[Collected data entries]

▼▼▼

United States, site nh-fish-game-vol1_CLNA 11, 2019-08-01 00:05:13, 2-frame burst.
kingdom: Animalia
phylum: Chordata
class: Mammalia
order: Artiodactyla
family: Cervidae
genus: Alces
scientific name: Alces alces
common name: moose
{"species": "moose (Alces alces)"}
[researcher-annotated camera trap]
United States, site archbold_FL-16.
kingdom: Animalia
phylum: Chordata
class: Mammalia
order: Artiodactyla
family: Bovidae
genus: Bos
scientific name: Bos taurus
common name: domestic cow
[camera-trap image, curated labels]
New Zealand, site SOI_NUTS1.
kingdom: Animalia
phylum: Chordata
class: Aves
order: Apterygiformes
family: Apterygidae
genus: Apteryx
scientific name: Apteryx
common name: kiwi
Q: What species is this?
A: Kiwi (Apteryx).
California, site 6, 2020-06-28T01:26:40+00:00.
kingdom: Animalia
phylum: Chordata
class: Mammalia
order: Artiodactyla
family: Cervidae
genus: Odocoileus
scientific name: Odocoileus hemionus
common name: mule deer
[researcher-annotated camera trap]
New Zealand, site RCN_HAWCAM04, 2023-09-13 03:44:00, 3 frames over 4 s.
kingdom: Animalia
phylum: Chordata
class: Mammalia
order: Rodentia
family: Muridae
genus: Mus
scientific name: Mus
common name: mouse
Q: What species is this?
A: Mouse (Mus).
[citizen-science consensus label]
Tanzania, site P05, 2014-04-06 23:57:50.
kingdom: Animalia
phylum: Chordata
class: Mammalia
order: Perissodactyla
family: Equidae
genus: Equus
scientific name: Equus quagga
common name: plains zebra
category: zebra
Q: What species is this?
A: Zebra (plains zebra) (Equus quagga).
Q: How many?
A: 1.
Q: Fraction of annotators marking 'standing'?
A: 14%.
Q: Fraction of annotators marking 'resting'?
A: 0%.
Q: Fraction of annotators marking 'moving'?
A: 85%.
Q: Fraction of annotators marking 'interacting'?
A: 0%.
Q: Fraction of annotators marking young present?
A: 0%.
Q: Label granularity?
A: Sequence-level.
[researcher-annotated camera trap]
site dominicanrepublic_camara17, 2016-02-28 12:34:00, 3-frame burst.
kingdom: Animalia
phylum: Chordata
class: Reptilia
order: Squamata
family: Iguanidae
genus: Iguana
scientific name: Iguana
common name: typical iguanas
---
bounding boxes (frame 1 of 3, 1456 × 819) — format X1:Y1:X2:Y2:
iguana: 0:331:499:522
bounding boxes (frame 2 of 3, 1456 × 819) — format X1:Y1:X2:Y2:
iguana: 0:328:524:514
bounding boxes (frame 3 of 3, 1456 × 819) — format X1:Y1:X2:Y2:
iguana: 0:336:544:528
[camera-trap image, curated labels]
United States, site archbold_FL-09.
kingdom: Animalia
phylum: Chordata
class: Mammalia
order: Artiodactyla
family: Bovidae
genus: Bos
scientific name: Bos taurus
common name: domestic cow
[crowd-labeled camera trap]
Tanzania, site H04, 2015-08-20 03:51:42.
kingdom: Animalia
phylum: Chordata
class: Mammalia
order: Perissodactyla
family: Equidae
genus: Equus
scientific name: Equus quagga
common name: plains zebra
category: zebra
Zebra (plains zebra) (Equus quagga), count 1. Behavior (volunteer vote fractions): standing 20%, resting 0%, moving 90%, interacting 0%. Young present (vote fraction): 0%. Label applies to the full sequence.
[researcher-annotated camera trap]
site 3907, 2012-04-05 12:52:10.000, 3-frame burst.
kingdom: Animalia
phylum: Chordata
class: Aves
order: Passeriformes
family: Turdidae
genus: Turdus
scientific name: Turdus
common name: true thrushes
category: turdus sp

▲▲▲

EXERCISE OBJECTIVE.
All entries must come back exactly as they were written.

TASK RESPONSE.
United States, site nh-fish-game-vol1_CLNA 11, 2019-08-01 00:05:13, 2-frame burst.
kingdom: Animalia
phylum: Chordata
class: Mammalia
order: Artiodactyla
family: Cervidae
genus: Alces
scientific name: Alces alces
common name: moose
{"species": "moose (Alces alces)"}
[researcher-annotated camera trap]
United States, site archbold_FL-16.
kingdom: Animalia
phylum: Chordata
class: Mammalia
order: Artiodactyla
family: Bovidae
genus: Bos
scientific name: Bos taurus
common name: domestic cow
[camera-trap image, curated labels]
New Zealand, site SOI_NUTS1.
kingdom: Animalia
phylum: Chordata
class: Aves
order: Apterygiformes
family: Apterygidae
genus: Apteryx
scientific name: Apteryx
common name: kiwi
Q: What species is this?
A: Kiwi (Apteryx).
California, site 6, 2020-06-28T01:26:40+00:00.
kingdom: Animalia
phylum: Chordata
class: Mammalia
order: Artiodactyla
family: Cervidae
genus: Odocoileus
scientific name: Odocoileus hemionus
common name: mule deer
[researcher-annotated camera trap]
New Zealand, site RCN_HAWCAM04, 2023-09-13 03:44:00, 3 frames over 4 s.
kingdom: Animalia
phylum: Chordata
class: Mammalia
order: Rodentia
family: Muridae
genus: Mus
scientific name: Mus
common name: mouse
Q: What species is this?
A: Mouse (Mus).
[citizen-science consensus label]
Tanzania, site P05, 2014-04-06 23:57:50.
kingdom: Animalia
phylum: Chordata
class: Mammalia
order: Perissodactyla
family: Equidae
genus: Equus
scientific name: Equus quagga
common name: plains zebra
category: zebra
Q: What species is this?
A: Zebra (plains zebra) (Equus quagga).
Q: How many?
A: 1.
Q: Fraction of annotators marking 'standing'?
A: 14%.
Q: Fraction of annotators marking 'resting'?
A: 0%.
Q: Fraction of annotators marking 'moving'?
A: 85%.
Q: Fraction of annotators marking 'interacting'?
A: 0%.
Q: Fraction of annotators marking young present?
A: 0%.
Q: Label granularity?
A: Sequence-level.
[researcher-annotated camera trap]
site dominicanrepublic_camara17, 2016-02-28 12:34:00, 3-frame burst.
kingdom: Animalia
phylum: Chordata
class: Reptilia
order: Squamata
family: Iguanidae
genus: Iguana
scientific name: Iguana
common name: typical iguanas
---
bounding boxes (frame 1 of 3, 1456 × 819) — format X1:Y1:X2:Y2:
iguana: 0:331:499:522
bounding boxes (frame 2 of 3, 1456 × 819) — format X1:Y1:X2:Y2:
iguana: 0:328:524:514
bounding boxes (frame 3 of 3, 1456 × 819) — format X1:Y1:X2:Y2:
iguana: 0:336:544:528
[camera-trap image, curated labels]
United States, site archbold_FL-09.
kingdom: Animalia
phylum: Chordata
class: Mammalia
order: Artiodactyla
family: Bovidae
genus: Bos
scientific name: Bos taurus
common name: domestic cow
[crowd-labeled camera trap]
Tanzania, site H04, 2015-08-20 03:51:42.
kingdom: Animalia
phylum: Chordata
class: Mammalia
order: Perissodactyla
family: Equidae
genus: Equus
scientific name: Equus quagga
common name: plains zebra
category: zebra
Zebra (plains zebra) (Equus quagga), count 1. Behavior (volunteer vote fractions): standing 20%, resting 0%, moving 90%, interacting 0%. Young present (vote fraction): 0%. Label applies to the full sequence.
[researcher-annotated camera trap]
site 3907, 2012-04-05 12:52:10.000, 3-frame burst.
kingdom: Animalia
phylum: Chordata
class: Aves
order: Passeriformes
family: Turdidae
genus: Turdus
scientific name: Turdus
common name: true thrushes
category: turdus sp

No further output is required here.